Show each line below that contains the word "camera", where a match counts only if the case agrees.

Material shown —
---*---
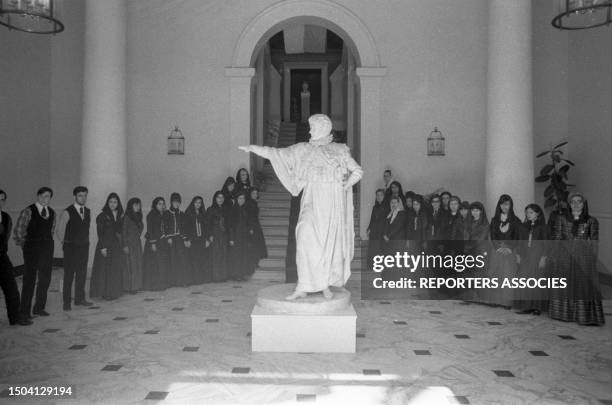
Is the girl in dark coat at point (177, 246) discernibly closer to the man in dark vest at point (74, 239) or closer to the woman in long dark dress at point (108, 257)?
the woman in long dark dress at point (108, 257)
---*---
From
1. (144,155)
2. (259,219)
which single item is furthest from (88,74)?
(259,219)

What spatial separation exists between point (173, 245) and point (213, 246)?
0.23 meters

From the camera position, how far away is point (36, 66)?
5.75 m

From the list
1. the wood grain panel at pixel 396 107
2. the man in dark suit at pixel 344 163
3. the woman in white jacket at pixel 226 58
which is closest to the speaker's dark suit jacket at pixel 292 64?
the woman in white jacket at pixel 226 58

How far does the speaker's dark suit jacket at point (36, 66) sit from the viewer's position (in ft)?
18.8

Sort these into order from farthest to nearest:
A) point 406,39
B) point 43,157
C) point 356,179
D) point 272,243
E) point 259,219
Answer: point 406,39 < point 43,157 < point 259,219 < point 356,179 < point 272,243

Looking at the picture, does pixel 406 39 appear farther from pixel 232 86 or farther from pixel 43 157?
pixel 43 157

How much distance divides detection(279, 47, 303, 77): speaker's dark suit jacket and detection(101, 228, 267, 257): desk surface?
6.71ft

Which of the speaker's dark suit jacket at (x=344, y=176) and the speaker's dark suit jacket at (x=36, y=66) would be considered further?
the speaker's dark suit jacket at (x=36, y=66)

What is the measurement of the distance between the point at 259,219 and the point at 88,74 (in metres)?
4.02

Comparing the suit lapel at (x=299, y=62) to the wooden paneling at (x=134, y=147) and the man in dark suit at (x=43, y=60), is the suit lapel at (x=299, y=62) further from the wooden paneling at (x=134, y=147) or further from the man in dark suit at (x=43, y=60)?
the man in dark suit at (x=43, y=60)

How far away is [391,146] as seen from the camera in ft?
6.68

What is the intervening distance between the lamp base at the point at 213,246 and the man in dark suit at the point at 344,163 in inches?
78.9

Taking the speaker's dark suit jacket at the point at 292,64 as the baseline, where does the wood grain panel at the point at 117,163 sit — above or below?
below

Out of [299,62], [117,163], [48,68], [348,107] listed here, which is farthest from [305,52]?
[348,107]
---*---
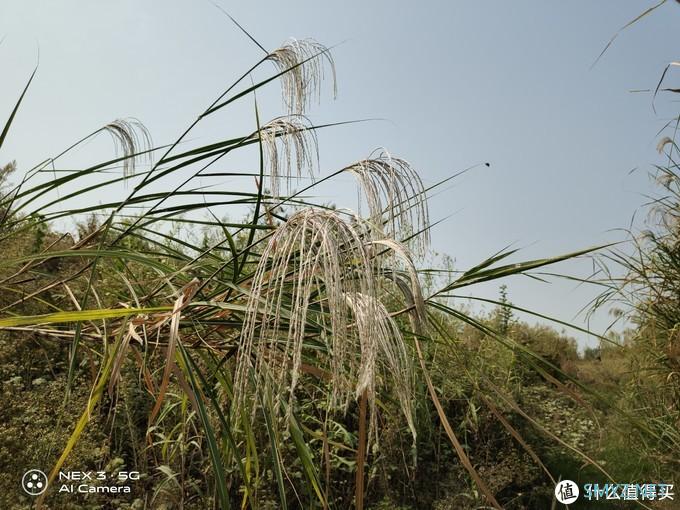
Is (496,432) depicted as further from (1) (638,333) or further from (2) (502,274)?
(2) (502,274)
---*---
Written solution —
From the camera position, how far away is point (36, 66)?
How far away is [391,146] as seen from the camera in ft?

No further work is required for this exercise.